When enforcement actions spill into communities and clinical spaces, health care workers are not immune and face moral distress, psychological trauma and even physical harm. There are increasing reports of ICE agents entering or attempting to enter hospitals, placing clinicians and staff in untenable positions. The killing of Alex Pretti, a Veterans Affairs intensive care unit nurse and U.S. citizen, during an immigration enforcement operation sent shockwaves through the health care community. Pretti’s death has intensified fear among health care workers already under extraordinary strain. Many are now asking themselves: Will I be safe doing my job?
A health care system cannot function when its workforce does not feel safe. Pediatrics, in particular, depends on trust — trust between families and clinicians and trust among staff and institutions. Enforcement actions that introduce fear into health care environments erode that trust and compromise care for everyone, regardless of immigration status.
This is not about politics. It is about the health and well-being of children and their families. Pediatricians are trained to recognize and prevent harm. We know that fear, trauma and instability are toxic to child development. We also know that health care workers must be protected to provide safe, effective care to children and families.

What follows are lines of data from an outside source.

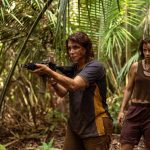 Cinema brasileiro apresenta diversidade: terror, aventura infantojuvenil e romance nostálgico para agradar a todos os públicos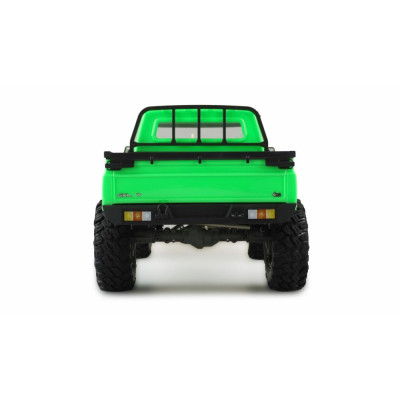 AMXROCK RCX8P 1:8 RTR terepjáró pickup teherautó zöld modell | RCsvet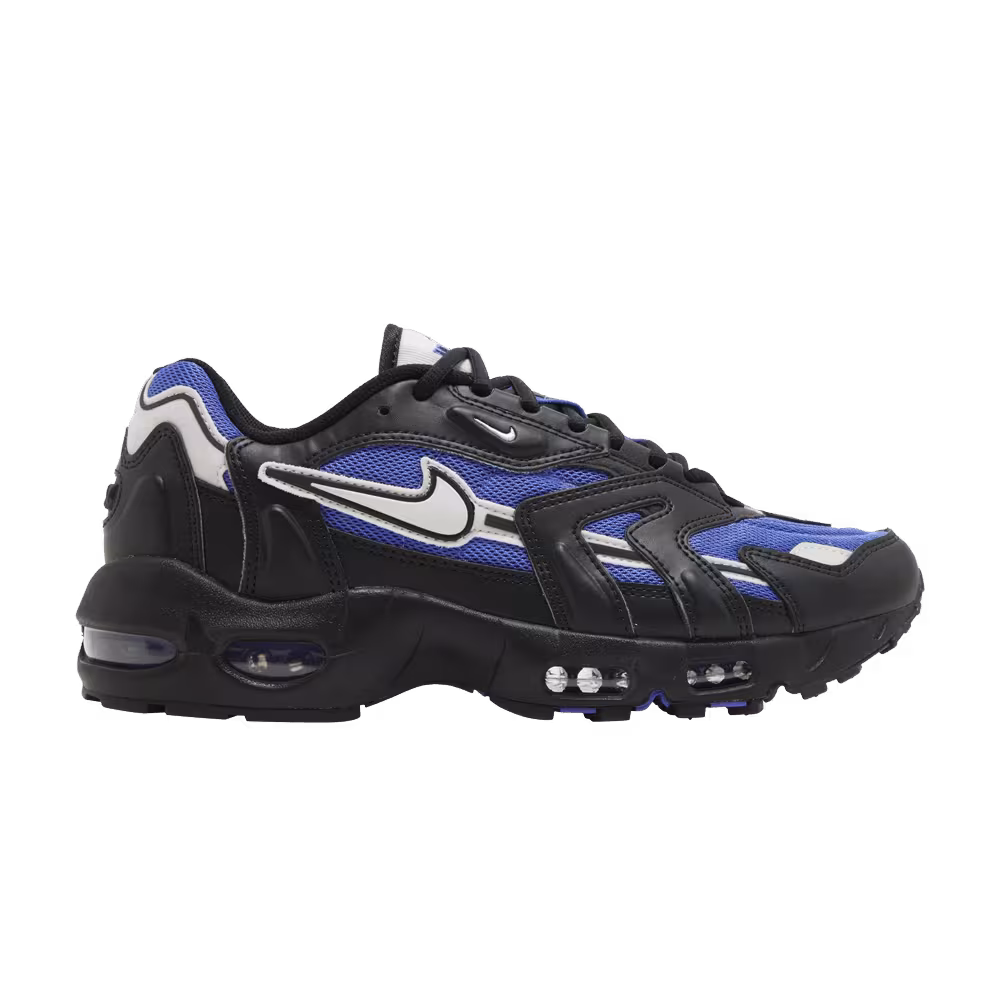 Nike Air Max 96 2 Persian Violet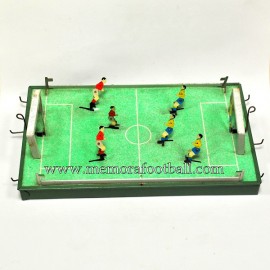 Futbolín de mesa alemán 1930s
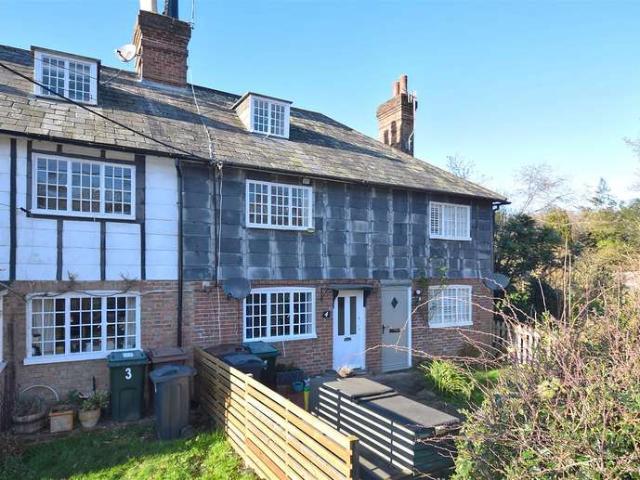 2 Bedroom Terraced House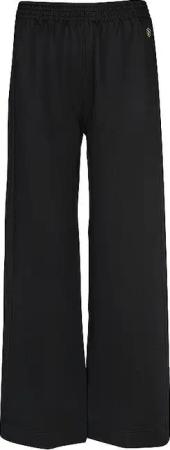 MEY Loungehose Relaxed Fit  schwarz | S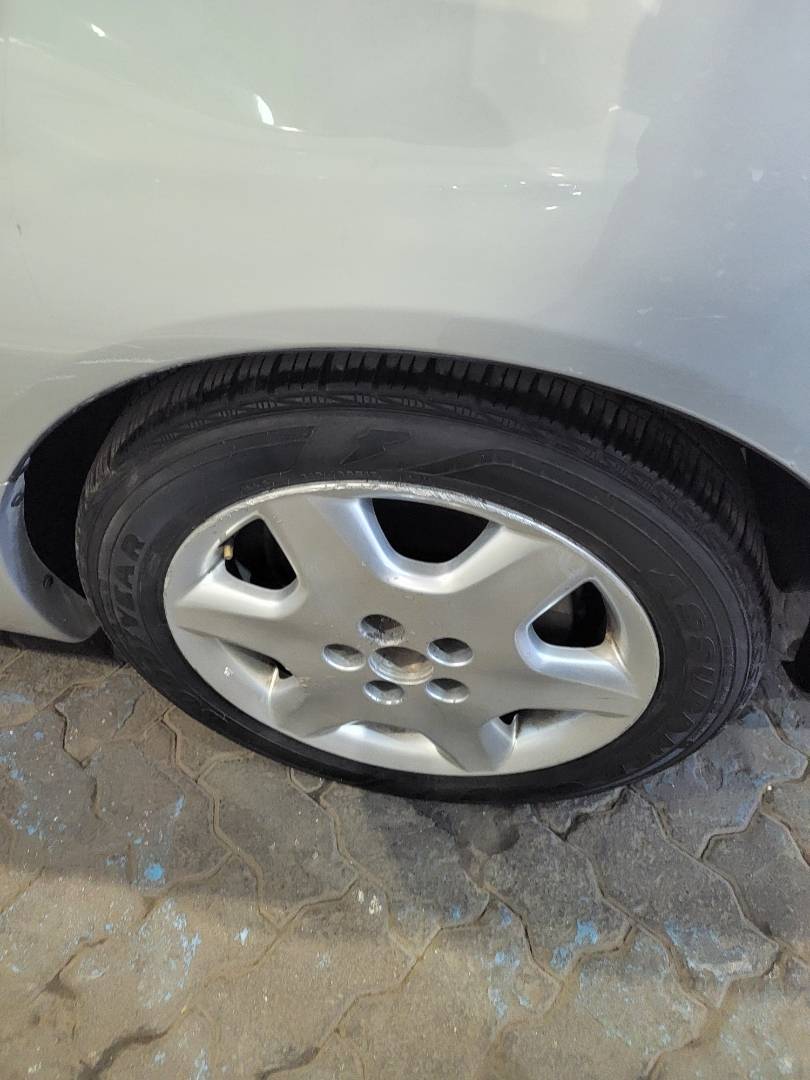 LEXUS LS 430 2004 - Marhaba Auction Used Cars - Image 9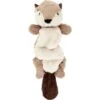 Frisco Beaver Bungee Plush Squeaky Dog Toy 2 Frisco Beaver Bungee Plush Squeaky Dog Toy -Frisco 152824 Main. AC SS1800 V1549654993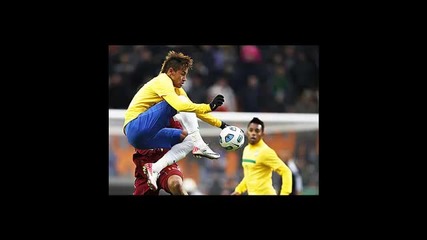 neymar 11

ICE must withdraw enforcement actions from sensitive locations, especially hospitals and schools. Families should never have to choose between their child’s health or education and their safety. Health care workers should never have to fear for their own well-being while caring for others.
As an ICU nurse, Alex Pretti devoted his life to caring for others. Even in his final moments, his instinct was to protect others. His last reported words were, “Are you OK?”
Today, we must answer honestly. Children are not OK. Families are not OK. Health care workers are not OK. And a health care system that allows fear and force to enter spaces of healing is not OK either. Protecting health care settings and the people within them is not optional — it is a moral imperative.
Erin McCann is a general pediatrician and global health physician who lives in Olathe. Anik Patel is a pediatric emergency medicine and global health physician who lives in Kansas City.